With regard to patient outcome, the OS of group 1 was significantly worse than that of group 2. Unfortunately, we could not identify any significant clinical/biological association with outcome in the non-relapsed groups, but among the relapsed cases, group 1 patients showed shorter OS and RFS than did group 2. Furthermore, we showed that 5q loss, 12p gain, and absence of 16p13.3 gain were correlated with worse patient outcomes in all cases and/or subsets of recurrent cases in pN0 breast cancer patients.

5q15 loss was commonly detected in group 1, and was correlated with shorter OS in all 51 cases and shorter OS and DFS in the 19 relapsed cases. Curtis et al. classified 2000 breast cancer samples into 10 integrated clusters (IntClust 10) composed mainly of a basal-like subtype that frequently exhibited 5q loss, 8q gain, 10p gain, and 12p gain [16]. These characteristic CNAs in the IntCrust 10 were partly compatible with those in the present group 1.

Curtis et al. also indicated that 5q harbored genes encoding numerous signaling molecules or transcription factors, cell division genes, and 5q deletions that can modulate the coordinate transcriptional control of genomic and chromosomal instability and cell cycle regulation within cancer cells [16].

One of target genes at the 5q15 locus was nuclear receptor subfamily 2, Group F, Member 1 (NR2F1) [28]. NR2F1 provokes a reduction in chemokine CXCL12 expression and enhancement of CXCR4 expression, and it stimulates breast cancer cell migration [29]. On the other hand, NR2F1 also functions as a dormancy gene, so suppression of this gene results in growth of ER-positive MCF-7 cells in vivo [29, 30]. Based on these observations, enhanced migration and release from the dormant state in tumor cells by the loss of NR2F1 may be associated with earlier relapse [28].

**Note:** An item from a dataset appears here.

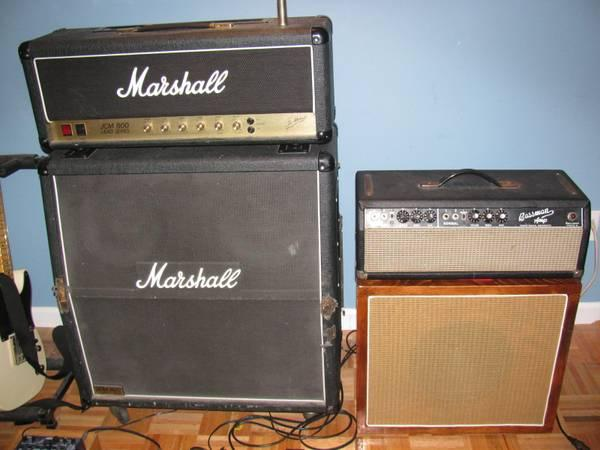 Marshall JCM 800 2203X - $1050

The 12p13.31 gain was selectively detected in group 1, whereas 16p13.3 gain was only detected in groups 2 and 3. The 12p13 gain was shown to be common in the CNA in basal-like subtype [27]. In contrast, 16p gain was shown to be frequent in luminal subtype, and it was correlated with a good prognosis [16].

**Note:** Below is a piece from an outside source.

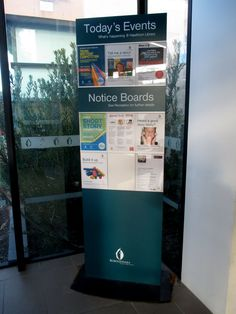 Noticeboard at entrance to Boroondara library Hawthorn much neater than standard pinup board.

One of the target genes at the 12p13.31 locus is TNFRSF1A. This gene encodes a receptor of tumor necrosis factor-α (TNF-α), and their ligand-receptor interaction is conditional for the presentation of cellular growth, invasion, and metastasis. The development of primary cancers and metastases were inhibited in TNFRSF1A-deficient mice [31]. TNFRSF1A expression is reportedly associated with poor prognosis in diffuse large B-cell lymphoma [32]. In addition, an RNA sequence analysis showed that the breast cancer-associated fusion transcript SCNN1A-TNFRSF1A may play a role in the development of breast cancer [33]. Furthermore, Egusquiaguirre et al. have demonstrated that elevated TNFRSF1A levels may predict a subset of breast tumours that are sensitive to STAT3 transcriptional inhibitors [34].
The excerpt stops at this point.